Being able to find SPSS in the start menu does not qualify you to run a multi-nomial logistic regression.
This is the kind of comment statisticians find funny that leaves other people scratching their heads. The point is that it’s not that difficult to get output for some fairly complex statistical procedures.
Let’s start with the confirmatory factor analysis I mentioned in my last post. Once you get past the standard stuff that tells you that your model terminated successfully, the number of variables and factors, you see this:
Chi-Square Test of Model Fit
Degrees of Freedom 8
The null hypothesis is that there is no difference between the patterns observed in these data and the model specified. So, unlike many cases where you are hoping to reject the null hypothesis, in this case I certainly do NOT want to reject the hypothesis that this is a good fit. As you can see from my chi-square value above, this model is acceptable.
Another measure of goodness of fit is the root mean square error of approximation (RMSEA).
RMSEA (Root Mean Square Error Of Approximation)
90 Percent C.I. 0.000 0.046
Probability RMSEA <= .05 0.973
An acceptable model should have an RMSEA less than .05. You can see above that the estimate for RMSEA is .011, the 90 percent confidence interval is 0 – .046 and the probability that the population RMSEA is less than .05 is 97.3%. Again, consistent with our chi-square, the model appears to fit.
…………………Estimate S.E. Est./S.E. P-Value
Q1F1 1.000 0.000 999.000 999.000
Q2F1 1.828 0.267 6.833 0.000
Q3F1 1.697 0.235 7.231 0.000
Q1F2 1.000 0.000 999.000 999.000
Q2F2 1.438 0.291 4.943 0.000
Q3F2 1.085 0.191 5.687 0.000
Here are the unstandardized estimates. By default the first variable for each factor is constrained to a value of 1, so, of course, there is no real standard error, probability or standard error of estimate. It isn’t really an estimate, that was set. Let’s look at the other two. Since they are unstandardized the more useful measure for us is the estimate divided by the standard error of the estimate, for example 1.828/ .267 . This is done for us in the column under Est. / S.E. and in that case comes out to 6.833. You interpret these values in the same way as any z-score, with 1.96 as the critical value, and you can see in the last column that all of my variables loaded on the factor hypothesized with a p-value much less than .05.

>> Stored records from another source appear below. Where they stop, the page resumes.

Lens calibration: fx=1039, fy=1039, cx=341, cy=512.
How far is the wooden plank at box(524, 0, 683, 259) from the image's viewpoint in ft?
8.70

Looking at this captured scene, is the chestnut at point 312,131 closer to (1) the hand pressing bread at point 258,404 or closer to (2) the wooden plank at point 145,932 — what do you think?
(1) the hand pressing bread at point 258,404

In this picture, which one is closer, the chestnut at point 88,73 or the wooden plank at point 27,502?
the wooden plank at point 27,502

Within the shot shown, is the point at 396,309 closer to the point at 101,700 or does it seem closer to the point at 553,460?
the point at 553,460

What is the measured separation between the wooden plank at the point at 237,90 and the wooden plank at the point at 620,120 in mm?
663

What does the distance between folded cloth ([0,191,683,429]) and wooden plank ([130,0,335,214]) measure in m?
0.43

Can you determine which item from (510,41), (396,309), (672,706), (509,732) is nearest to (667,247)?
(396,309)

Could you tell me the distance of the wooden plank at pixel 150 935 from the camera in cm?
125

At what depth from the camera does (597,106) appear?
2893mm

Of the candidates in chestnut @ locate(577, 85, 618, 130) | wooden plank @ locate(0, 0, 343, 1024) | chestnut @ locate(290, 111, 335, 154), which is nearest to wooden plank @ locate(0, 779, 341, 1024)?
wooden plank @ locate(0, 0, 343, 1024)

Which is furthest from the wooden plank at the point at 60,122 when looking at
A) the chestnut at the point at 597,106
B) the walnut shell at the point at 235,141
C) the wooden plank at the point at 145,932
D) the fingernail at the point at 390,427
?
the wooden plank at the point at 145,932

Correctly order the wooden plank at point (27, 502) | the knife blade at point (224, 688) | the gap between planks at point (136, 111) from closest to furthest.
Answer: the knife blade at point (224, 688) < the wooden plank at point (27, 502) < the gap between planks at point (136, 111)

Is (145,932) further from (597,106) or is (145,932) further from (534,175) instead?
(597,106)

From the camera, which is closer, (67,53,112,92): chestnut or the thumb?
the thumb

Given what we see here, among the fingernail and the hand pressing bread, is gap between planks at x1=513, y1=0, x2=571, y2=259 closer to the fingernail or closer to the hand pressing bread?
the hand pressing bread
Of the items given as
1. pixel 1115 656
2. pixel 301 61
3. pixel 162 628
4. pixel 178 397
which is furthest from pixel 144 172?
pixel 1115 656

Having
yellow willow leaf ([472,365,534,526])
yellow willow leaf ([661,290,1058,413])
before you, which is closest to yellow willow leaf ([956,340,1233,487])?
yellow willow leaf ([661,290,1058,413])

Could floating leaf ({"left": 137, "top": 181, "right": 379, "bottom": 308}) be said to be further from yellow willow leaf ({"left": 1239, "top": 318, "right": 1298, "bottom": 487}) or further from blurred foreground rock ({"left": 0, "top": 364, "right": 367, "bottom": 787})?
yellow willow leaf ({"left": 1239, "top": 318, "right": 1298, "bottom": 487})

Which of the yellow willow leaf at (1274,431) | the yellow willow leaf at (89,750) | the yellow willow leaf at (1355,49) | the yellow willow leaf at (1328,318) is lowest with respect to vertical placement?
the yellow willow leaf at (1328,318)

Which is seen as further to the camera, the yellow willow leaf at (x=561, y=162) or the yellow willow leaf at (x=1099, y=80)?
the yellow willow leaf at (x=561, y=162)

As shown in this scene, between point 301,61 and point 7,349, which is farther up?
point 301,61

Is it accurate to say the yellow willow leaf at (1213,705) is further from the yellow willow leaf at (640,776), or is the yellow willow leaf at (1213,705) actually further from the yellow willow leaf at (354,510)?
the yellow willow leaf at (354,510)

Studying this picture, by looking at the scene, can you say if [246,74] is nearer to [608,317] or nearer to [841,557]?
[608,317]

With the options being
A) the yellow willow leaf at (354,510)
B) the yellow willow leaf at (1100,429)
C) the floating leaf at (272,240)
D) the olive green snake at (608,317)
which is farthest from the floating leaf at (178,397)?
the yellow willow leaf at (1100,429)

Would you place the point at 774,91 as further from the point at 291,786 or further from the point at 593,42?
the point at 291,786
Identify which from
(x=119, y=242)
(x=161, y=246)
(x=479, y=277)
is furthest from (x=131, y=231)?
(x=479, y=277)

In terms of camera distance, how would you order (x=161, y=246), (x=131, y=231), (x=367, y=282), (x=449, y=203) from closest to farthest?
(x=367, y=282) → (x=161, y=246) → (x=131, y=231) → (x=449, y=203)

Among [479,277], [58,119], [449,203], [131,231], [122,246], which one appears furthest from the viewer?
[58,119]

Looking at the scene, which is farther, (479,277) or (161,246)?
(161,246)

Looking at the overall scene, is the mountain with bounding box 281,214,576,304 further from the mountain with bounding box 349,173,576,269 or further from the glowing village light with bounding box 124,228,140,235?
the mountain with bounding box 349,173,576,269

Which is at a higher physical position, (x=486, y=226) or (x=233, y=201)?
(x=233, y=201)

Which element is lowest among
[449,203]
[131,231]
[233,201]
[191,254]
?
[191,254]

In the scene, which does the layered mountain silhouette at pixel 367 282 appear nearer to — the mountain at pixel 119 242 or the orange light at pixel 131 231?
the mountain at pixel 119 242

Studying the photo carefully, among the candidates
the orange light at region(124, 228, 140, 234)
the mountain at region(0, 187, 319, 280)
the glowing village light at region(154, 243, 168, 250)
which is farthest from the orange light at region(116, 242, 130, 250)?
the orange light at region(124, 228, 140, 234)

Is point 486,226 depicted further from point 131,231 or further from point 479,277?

The next thing I look at is the residual variances. At this point my only concern is that I *not* have a residual variance that is negative. It makes no sense that you would have a negative variance because (among other reasons) variance is a sum of squares and squares cannot be negative. Also, in this case, the commonality is greater than 1, meaning you have explained over 100% of the variance in this variable by its relation to the latent construct. This also makes no sense. These are referred to as Heywood cases and explained beautifully here (even though the linked documentation is from SAS it applies to any confirmatory factor analysis).
The final thing I want to look at, for right now, anyway, is the R-squared
Variable Estimate S.E. Est./S.E. P-Value
Q1F1 0.142 0.032 4.473 0.000
Q2F1 0.475 0.065 7.256 0.000
Q3F1 0.438 0.061 7.123 0.000
Q1F2 0.174 0.045 3.883 0.000
Q2F2 0.376 0.078 4.827 0.000
Q3F2 0.179 0.044 4.057 0.000
You can see that the r-square is pretty decent overall. These are interpreted just like any other R-square values. I didn’t show the standardized factor loadings here but just take my word for it that the R-squared values are the standardized loadings squared. So this is the variance in q1f1, for example, explained by factor 1.
I started this whole thing working with Mplus to do a factor analysis and overall, I’d have to call it a pretty painless experience.